* WHAT IS EXPECTED
From the line containing "Is balcony, located" down to the last line of the records below, copy every line exactly. Leave out everything before it.

[begin DATA TO USE]

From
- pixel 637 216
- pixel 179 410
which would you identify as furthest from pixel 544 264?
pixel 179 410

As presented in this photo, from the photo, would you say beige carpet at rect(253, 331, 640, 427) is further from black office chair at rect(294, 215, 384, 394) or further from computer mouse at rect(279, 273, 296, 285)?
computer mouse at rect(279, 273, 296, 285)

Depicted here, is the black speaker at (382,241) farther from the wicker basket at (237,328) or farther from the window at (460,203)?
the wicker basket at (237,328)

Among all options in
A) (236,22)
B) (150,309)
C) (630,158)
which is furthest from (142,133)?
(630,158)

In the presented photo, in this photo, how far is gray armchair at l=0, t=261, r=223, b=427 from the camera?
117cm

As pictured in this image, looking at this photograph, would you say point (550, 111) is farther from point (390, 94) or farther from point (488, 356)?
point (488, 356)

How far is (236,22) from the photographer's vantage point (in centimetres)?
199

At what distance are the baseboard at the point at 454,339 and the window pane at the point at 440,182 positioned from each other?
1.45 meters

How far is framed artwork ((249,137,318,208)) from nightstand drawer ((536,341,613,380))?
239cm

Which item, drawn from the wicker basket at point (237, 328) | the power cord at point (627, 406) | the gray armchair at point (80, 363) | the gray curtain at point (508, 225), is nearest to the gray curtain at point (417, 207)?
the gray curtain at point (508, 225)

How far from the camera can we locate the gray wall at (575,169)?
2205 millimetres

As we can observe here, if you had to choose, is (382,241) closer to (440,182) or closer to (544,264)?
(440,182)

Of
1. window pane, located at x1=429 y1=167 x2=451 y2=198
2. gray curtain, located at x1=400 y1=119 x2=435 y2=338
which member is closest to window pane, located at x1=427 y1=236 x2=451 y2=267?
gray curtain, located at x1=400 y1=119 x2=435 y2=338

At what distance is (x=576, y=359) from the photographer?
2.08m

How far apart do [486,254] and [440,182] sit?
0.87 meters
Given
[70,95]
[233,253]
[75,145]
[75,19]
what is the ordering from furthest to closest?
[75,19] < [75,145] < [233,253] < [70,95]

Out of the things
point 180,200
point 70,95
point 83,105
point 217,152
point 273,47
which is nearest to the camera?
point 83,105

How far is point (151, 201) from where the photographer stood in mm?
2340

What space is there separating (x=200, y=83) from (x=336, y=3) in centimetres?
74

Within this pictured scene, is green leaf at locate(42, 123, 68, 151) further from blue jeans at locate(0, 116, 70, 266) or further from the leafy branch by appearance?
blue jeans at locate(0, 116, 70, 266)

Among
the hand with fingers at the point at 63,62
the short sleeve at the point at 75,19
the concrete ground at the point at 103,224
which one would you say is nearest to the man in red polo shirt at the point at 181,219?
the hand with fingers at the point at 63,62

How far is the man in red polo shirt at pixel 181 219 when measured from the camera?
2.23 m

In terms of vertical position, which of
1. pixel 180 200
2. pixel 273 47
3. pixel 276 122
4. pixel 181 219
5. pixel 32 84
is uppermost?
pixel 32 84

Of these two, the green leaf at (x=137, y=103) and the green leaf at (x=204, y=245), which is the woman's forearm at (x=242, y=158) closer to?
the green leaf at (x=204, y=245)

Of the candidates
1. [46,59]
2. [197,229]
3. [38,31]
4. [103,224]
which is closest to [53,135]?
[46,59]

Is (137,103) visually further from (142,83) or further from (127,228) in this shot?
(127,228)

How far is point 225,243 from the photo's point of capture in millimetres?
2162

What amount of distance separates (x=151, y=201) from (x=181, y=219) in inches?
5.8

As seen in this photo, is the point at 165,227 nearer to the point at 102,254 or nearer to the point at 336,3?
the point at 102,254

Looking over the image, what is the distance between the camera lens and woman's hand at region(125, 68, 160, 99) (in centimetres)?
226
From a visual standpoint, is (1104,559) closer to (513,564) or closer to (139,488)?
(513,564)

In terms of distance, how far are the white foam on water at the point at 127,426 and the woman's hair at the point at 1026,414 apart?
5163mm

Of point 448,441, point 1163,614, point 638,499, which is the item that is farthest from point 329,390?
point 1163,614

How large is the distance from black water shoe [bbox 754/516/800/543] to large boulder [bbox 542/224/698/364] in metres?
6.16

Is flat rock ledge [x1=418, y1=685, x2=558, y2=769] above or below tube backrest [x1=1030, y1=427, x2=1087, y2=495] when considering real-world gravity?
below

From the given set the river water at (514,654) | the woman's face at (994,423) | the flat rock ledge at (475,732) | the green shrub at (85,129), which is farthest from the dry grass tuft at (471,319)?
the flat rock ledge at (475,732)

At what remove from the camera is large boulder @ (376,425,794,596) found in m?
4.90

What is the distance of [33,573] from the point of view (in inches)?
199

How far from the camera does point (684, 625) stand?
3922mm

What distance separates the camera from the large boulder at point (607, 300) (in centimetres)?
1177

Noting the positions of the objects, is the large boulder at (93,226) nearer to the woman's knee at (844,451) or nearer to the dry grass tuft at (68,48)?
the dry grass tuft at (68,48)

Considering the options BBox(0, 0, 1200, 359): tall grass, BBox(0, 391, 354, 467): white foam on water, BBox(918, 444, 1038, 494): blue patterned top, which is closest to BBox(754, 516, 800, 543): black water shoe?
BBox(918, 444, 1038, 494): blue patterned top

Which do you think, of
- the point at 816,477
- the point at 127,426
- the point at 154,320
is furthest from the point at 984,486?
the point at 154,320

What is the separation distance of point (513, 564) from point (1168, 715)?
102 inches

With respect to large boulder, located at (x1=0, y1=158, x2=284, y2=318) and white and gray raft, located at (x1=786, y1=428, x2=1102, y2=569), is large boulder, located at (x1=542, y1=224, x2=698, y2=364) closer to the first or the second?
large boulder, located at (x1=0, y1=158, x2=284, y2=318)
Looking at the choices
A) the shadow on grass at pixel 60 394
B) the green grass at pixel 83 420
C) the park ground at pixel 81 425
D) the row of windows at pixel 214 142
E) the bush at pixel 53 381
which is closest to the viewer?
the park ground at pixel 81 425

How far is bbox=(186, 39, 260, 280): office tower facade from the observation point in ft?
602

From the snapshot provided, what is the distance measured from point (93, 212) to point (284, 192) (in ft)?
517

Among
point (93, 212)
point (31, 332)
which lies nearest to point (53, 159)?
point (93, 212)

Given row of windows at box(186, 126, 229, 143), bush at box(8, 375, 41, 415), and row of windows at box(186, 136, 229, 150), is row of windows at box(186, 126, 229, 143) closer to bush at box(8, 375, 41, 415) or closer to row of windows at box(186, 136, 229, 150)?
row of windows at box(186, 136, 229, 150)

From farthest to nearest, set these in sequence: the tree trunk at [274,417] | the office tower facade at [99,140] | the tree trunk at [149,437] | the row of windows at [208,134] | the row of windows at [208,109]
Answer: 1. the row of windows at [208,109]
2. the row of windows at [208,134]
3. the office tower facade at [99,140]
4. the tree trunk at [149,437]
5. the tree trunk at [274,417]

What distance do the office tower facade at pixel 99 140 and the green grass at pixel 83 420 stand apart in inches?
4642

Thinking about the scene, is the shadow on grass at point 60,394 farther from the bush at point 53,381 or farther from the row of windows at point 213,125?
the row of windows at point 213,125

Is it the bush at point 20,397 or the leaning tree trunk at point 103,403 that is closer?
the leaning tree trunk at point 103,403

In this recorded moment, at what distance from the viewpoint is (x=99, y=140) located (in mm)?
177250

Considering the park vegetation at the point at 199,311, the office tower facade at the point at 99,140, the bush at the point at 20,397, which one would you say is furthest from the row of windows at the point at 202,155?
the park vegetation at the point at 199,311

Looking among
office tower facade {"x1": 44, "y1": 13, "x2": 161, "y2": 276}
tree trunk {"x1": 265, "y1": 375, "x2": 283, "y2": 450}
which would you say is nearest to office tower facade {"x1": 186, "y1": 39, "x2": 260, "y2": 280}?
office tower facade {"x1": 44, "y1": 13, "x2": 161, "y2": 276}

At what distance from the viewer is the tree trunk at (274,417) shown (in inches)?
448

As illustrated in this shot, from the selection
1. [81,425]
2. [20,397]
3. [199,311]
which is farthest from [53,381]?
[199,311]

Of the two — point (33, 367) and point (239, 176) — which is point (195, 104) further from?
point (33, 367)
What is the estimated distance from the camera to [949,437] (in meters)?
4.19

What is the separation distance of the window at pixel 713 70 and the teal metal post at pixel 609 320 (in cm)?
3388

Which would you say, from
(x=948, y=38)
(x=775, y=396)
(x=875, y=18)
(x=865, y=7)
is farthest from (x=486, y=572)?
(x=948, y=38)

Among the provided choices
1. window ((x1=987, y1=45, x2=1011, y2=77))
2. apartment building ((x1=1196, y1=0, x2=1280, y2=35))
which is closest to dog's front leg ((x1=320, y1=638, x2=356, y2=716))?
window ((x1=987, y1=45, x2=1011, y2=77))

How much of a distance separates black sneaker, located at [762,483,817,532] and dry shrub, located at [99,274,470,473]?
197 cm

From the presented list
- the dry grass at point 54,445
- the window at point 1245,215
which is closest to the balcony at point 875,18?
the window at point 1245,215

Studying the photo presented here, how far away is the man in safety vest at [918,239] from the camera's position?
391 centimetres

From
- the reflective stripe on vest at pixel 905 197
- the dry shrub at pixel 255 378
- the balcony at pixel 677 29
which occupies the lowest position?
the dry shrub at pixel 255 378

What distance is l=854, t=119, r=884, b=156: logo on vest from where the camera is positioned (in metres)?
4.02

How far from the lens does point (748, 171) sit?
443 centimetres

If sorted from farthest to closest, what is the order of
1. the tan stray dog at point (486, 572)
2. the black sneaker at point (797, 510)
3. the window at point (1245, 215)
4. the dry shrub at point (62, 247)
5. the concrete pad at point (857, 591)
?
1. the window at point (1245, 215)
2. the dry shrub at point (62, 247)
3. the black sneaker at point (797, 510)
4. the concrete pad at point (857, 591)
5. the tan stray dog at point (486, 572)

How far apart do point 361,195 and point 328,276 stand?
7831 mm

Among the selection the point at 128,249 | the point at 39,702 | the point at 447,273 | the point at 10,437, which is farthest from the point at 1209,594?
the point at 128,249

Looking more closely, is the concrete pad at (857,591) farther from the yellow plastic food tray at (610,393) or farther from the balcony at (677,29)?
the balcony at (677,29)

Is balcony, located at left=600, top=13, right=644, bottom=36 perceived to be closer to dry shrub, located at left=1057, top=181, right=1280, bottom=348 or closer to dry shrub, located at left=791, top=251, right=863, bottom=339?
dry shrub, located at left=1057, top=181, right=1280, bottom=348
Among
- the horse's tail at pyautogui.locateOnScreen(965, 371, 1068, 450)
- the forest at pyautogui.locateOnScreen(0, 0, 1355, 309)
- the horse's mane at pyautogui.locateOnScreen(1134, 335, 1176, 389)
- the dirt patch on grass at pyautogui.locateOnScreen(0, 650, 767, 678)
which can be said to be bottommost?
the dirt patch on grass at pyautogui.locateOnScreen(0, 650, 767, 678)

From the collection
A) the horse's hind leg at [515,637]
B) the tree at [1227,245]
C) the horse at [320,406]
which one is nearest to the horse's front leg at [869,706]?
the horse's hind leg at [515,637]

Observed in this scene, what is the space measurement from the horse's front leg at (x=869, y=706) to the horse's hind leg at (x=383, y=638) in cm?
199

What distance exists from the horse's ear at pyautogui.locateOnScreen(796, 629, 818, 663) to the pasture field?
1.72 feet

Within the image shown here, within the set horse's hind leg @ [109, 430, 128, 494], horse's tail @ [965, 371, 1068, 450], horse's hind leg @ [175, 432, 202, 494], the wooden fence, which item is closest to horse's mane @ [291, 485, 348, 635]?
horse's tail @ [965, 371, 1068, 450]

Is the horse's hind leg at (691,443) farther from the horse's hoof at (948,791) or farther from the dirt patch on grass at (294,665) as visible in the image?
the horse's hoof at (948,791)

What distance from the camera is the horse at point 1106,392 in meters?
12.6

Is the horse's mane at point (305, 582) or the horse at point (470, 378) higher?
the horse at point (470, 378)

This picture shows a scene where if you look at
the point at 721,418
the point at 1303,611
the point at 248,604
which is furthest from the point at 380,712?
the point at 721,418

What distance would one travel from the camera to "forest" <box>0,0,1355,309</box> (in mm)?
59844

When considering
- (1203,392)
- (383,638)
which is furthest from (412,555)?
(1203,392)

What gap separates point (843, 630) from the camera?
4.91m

[end DATA TO USE]

* RESPONSE TO THE TASK
Is balcony, located at left=600, top=13, right=644, bottom=36 perceived to be closer to dry shrub, located at left=1057, top=181, right=1280, bottom=348 or closer to dry shrub, located at left=791, top=251, right=863, bottom=339?
dry shrub, located at left=1057, top=181, right=1280, bottom=348
Among
- the horse's tail at pyautogui.locateOnScreen(965, 371, 1068, 450)
- the forest at pyautogui.locateOnScreen(0, 0, 1355, 309)
- the horse's mane at pyautogui.locateOnScreen(1134, 335, 1176, 389)
- the dirt patch on grass at pyautogui.locateOnScreen(0, 650, 767, 678)
which can be said to be bottommost?
the dirt patch on grass at pyautogui.locateOnScreen(0, 650, 767, 678)

From the collection
A) the horse's hind leg at [515,637]
B) the tree at [1227,245]
C) the horse at [320,406]
which one is nearest to the horse's front leg at [869,706]?
the horse's hind leg at [515,637]

Observed in this scene, what is the space measurement from the horse's front leg at (x=869, y=706) to the horse's hind leg at (x=383, y=638) in cm?
199

What distance exists from the horse's ear at pyautogui.locateOnScreen(796, 629, 818, 663) to the pasture field?
1.72 feet

Within the image shown here, within the set horse's hind leg @ [109, 430, 128, 494], horse's tail @ [965, 371, 1068, 450], horse's hind leg @ [175, 432, 202, 494], the wooden fence, which item is closest to horse's mane @ [291, 485, 348, 635]?
horse's tail @ [965, 371, 1068, 450]

Is the horse's hind leg at (691,443) farther from the horse's hoof at (948,791) or farther from the dirt patch on grass at (294,665) as visible in the image?
the horse's hoof at (948,791)

What distance from the camera is the horse at point 1106,392 in meters?
12.6

Is the horse's mane at point (305, 582) or the horse at point (470, 378) higher?
the horse at point (470, 378)

This picture shows a scene where if you look at
the point at 721,418
the point at 1303,611
the point at 248,604
which is furthest from the point at 380,712?
the point at 721,418

What distance would one travel from the camera to "forest" <box>0,0,1355,309</box> (in mm)?
59844

When considering
- (1203,392)
- (383,638)
which is furthest from (412,555)?
(1203,392)

What gap separates point (843, 630) from the camera?
4.91m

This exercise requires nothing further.